No suceda que comas y te sacies, y edifiques buenas casas en que habites, y tus vacas y tus ovejas se aumenten, y la plata y el oro se te multipliquen, y todo lo que tuvieres se aumente; y se enorgullezca tu corazón, y te olvides de Jehová tu Dios, que te sacó de tierra de Egipto, de casa de servidumbre … Si llegaras a olvidarte de Jehová tu Dios y anduviereis en pos de dioses ajenos, y les sirviereis y a ellos te inclinares, yo lo afirmo hoy contra vosotros, que de cierto pereceréis».

– Deut. 8:12-14, 19.

En este fragmento está planteado el ciclo que puede llegar a cumplir el pueblo de Dios en su desvarío: «Prosperidad – orgullo – olvido de Dios – destrucción». Este ciclo lamentablemente fue seguido una y otra vez por Israel, y también ha sido seguido por la iglesia.

Pero, sin duda alguna, lo que alcanza a todo un pueblo, comienza por el individuo. Es en el corazón del hombre en particular donde se genera el mal que luego se extiende y contamina a los demás.

El comienzo de todo es la prosperidad. Sin duda, Dios desea que su pueblo tenga prosperidad (Deut. 10:13); sin embargo, la prosperidad conlleva un gran riesgo, y ese es el orgullo del corazón. Así lo han demostrado incontables cristianos, y también la misma larga historia de la iglesia. La abundancia de los bienes nos hace autosuficientes con respecto a Dios, nos vuelve confiados en nosotros mismos.

Hay una prosperidad que no hace daño, y es aquella que descansa en un corazón suficientemente tratado como para no envanecerse. ¿Quiénes pueden alcanzarla? Son muy pocos; los menos, sin duda.

A la prosperidad sigue la soberbia, el orgullo del corazón. El hombre soberbio dice: «Mi poder y la fuerza de mi mano me han traído esta riqueza» (Deut. 8:17). Es precisamente lo que suele hacer el corazón endurecido por la prosperidad. ¿No ha ocurrido alguna vez con usted, aunque haya sido pequeña su prosperidad? Para turbar un pequeño corazón basta una pequeña cuota de grandeza.
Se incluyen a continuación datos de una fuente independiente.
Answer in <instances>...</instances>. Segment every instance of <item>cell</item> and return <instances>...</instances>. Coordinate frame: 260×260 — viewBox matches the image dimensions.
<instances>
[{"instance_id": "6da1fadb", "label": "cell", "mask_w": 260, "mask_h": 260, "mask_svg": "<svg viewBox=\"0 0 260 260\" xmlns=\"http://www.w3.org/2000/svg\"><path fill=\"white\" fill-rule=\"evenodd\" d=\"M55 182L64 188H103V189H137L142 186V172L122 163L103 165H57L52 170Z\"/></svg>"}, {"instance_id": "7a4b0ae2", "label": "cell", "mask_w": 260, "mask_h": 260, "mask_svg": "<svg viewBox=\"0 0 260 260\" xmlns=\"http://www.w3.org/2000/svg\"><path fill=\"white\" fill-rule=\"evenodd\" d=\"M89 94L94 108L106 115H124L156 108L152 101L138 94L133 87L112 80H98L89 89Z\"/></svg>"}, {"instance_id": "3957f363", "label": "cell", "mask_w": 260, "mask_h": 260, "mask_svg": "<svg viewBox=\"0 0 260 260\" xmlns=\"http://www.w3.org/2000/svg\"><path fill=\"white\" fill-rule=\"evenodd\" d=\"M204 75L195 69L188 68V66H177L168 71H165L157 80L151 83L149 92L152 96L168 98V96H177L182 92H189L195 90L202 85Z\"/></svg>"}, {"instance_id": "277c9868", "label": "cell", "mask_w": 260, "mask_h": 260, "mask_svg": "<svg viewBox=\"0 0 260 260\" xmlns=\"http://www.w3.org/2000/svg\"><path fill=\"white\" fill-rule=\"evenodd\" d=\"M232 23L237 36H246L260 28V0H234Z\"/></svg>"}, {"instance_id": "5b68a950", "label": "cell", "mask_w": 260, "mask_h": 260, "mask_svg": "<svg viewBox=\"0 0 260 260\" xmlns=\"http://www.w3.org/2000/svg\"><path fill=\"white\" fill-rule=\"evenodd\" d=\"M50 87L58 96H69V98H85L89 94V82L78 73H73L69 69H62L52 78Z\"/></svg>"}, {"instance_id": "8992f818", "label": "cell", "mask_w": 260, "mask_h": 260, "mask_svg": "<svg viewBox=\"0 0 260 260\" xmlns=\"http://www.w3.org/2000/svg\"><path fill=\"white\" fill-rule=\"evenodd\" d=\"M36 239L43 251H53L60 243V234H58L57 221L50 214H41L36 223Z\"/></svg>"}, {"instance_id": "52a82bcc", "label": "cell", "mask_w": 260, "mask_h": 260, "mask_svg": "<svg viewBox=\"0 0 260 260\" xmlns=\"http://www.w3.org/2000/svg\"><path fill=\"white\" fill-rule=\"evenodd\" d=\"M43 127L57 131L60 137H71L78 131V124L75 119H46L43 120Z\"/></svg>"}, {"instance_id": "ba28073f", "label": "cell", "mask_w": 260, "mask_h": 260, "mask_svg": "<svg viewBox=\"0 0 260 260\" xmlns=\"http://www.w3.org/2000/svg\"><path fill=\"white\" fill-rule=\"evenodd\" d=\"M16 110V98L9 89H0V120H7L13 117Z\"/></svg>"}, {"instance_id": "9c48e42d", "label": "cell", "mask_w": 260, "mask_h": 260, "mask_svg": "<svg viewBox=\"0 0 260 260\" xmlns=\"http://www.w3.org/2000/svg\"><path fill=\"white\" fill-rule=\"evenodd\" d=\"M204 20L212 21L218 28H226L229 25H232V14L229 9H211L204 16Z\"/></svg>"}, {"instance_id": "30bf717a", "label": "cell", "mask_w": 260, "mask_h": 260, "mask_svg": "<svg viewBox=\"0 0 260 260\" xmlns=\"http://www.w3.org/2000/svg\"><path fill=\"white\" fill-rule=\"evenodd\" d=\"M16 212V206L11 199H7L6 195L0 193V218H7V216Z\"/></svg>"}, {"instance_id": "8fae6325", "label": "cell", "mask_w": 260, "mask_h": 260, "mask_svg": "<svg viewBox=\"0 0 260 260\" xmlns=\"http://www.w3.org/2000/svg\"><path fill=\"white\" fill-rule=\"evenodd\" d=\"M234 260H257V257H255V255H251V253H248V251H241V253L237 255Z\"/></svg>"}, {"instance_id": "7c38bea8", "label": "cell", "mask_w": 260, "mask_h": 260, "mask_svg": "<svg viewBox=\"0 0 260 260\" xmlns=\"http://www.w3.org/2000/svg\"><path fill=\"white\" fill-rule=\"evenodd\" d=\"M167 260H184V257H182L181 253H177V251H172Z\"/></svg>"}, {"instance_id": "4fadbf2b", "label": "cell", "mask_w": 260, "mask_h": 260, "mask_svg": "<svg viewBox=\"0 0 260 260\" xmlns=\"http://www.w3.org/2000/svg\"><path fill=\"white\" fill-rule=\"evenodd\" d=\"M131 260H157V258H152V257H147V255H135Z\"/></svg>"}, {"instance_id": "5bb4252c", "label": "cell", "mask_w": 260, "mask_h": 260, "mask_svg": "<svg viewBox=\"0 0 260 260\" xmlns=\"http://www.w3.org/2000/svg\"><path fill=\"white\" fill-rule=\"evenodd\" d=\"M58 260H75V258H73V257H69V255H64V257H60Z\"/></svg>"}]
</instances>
Al orgullo sucede el olvido de Dios. ¿Para que Dios, si puedo valerme por mí mismo? Es por eso que los pobres han sido los mayores agraciados con el evangelio. «¿No ha elegido Dios a los pobres de este mundo, para que sean ricos en fe y herederos del reino que ha prometido a los que le aman?» (Stgo .2:5). El escritor inspirado también dice: «El hermano que es de humilde condición, gloríese en su exaltación; pero el que es rico, en su humillación; porque él pasará como la flor de la hierba» (Stgo. 1:9-10).

Finalmente, está la destrucción, la caída. ¿Qué puede suceder lógicamente a lo anterior sino perecer? Cuando se está lejos de Dios se adquieren costumbres extrañas, y dioses ajenos. El Dios verdadero es reemplazado por lo que no aprovecha. La vida se llena de hastío y pesadumbre. Nada satisface verdaderamente. Así se cierra el ciclo de la muerte.

La palabra de Dios lo ejemplifica con Israel, y la historia, con todos aquellos que nos antecedieron, para que nosotros hagamos del contentamiento y la humildad nuestra forma de vida. Para que no nos alcance el ciclo de la muerte, sino el de la vida.